→ **SHORT PROBLEM**
Rewrite the material below as a Markdown table with two columns, No. and Line, one numbered row per line. Begin at the line that contains "Considering the objects", go through the end of the material, and leave out blank lines.

→ **RECORDS FOR PROCESSING**
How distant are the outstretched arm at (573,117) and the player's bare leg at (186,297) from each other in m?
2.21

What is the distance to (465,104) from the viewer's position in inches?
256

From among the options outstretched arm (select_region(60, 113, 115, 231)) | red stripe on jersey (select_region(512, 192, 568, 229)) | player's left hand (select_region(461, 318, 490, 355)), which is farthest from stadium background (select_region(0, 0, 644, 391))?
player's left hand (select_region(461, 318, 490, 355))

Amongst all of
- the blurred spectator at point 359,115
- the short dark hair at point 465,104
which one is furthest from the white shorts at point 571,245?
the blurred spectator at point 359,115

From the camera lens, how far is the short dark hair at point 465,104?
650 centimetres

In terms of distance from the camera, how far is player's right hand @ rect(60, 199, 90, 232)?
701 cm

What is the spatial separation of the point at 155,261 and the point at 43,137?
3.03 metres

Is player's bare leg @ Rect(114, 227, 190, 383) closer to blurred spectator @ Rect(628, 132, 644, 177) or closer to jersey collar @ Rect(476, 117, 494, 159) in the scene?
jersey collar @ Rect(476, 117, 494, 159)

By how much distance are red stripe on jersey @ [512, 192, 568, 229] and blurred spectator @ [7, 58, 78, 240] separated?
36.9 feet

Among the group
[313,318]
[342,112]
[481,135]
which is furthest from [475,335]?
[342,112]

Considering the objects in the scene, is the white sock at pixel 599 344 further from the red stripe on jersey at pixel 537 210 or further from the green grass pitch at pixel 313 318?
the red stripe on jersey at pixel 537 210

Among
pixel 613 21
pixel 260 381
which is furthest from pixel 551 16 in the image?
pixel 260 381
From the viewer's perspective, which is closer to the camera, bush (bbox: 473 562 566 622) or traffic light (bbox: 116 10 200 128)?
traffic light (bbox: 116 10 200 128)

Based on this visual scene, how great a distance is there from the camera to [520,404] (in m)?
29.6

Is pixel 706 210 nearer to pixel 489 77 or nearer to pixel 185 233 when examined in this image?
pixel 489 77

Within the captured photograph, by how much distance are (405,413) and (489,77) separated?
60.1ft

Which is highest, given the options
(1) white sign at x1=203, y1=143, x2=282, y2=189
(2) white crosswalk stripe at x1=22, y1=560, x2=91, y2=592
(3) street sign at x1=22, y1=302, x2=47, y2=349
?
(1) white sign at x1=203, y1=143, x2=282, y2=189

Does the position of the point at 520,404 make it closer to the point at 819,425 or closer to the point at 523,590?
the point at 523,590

→ **RESPONSE TO THE EXERCISE**
| No. | Line |
|---|---|
| 1 | Considering the objects in the scene, is the white sock at pixel 599 344 further from the red stripe on jersey at pixel 537 210 or further from the green grass pitch at pixel 313 318? |
| 2 | the red stripe on jersey at pixel 537 210 |
| 3 | Among |
| 4 | pixel 613 21 |
| 5 | pixel 260 381 |
| 6 | which is furthest from pixel 551 16 in the image? |
| 7 | pixel 260 381 |
| 8 | From the viewer's perspective, which is closer to the camera, bush (bbox: 473 562 566 622) or traffic light (bbox: 116 10 200 128)? |
| 9 | traffic light (bbox: 116 10 200 128) |
| 10 | Based on this visual scene, how great a distance is there from the camera to [520,404] (in m)? |
| 11 | 29.6 |
| 12 | Is pixel 706 210 nearer to pixel 489 77 or nearer to pixel 185 233 when examined in this image? |
| 13 | pixel 489 77 |
| 14 | Within the captured photograph, by how much distance are (405,413) and (489,77) separated? |
| 15 | 60.1ft |
| 16 | Which is highest, given the options |
| 17 | (1) white sign at x1=203, y1=143, x2=282, y2=189 |
| 18 | (2) white crosswalk stripe at x1=22, y1=560, x2=91, y2=592 |
| 19 | (3) street sign at x1=22, y1=302, x2=47, y2=349 |
| 20 | ? |
| 21 | (1) white sign at x1=203, y1=143, x2=282, y2=189 |
| 22 | Does the position of the point at 520,404 make it closer to the point at 819,425 or closer to the point at 523,590? |
| 23 | the point at 523,590 |